**Extract to read:**
BEGIN

Traffic assignment models the route choice of users of a road network. Given a set of origin-destination (OD) pairs and demand for travel between these OD pairs, it determines how many users choose each of the available routes, and thereby the amount of traffic on each section of the road network. Conventional traffic assignment is based on the assumption that all users want to minimise their travel time, or more generally, a generalised cost function

$$\begin{aligned} c(x_p) = m(x_p) + \alpha t(x_p), \end{aligned}$$
(1)

where \(x_p\) represents traffic flow on route \(p\), \(t\) is travel time, which is dependent on flow, and \(m\) is a monetary cost comprising of tolls, vehicle operating cost etc. that may also depend on flow and \(\alpha \) is value of time. A user will choose the route between their origin and destination that has the least value of \(c(x_p)\).

END

**Data shown:**

BEGIN

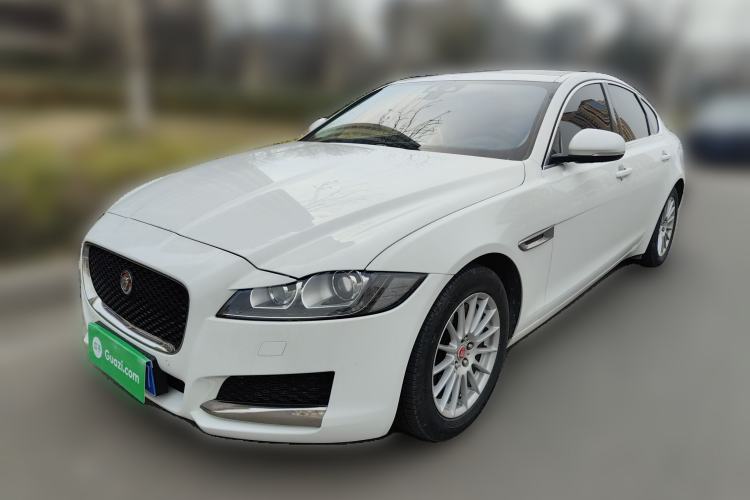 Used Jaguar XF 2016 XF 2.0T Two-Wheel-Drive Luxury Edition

END
BEGIN

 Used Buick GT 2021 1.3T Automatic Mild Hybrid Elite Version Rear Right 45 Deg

END

**Task A:** Decide whether each statement agrees with the traffic assignment text, answering yes or no and quoting the words of the text that decide it. (i) Conventional traffic assignment assumes that all users want to minimize their travel time. (ii) The monetary cost in the cost function is fixed and cannot depend on flow. (iii) Traffic assignment determines the amount of traffic on each section of the road network.
**Task B:** Transcribe the part of the traffic assignment text between "where \(x_p\) represents" and "value of \(c(x_p)\).", inclusive.

**Your response A:**
(i) Yes: "Conventional traffic assignment is based on the assumption that all users want to minimise their travel time"
(ii) No: "that may also depend on flow"
(iii) Yes: "and thereby the amount of traffic on each section of the road network"

**Your response B:**
where \(x_p\) represents traffic flow on route \(p\), \(t\) is travel time, which is dependent on flow, and \(m\) is a monetary cost comprising of tolls, vehicle operating cost etc. that may also depend on flow and \(\alpha \) is value of time. A user will choose the route between their origin and destination that has the least value of \(c(x_p)\).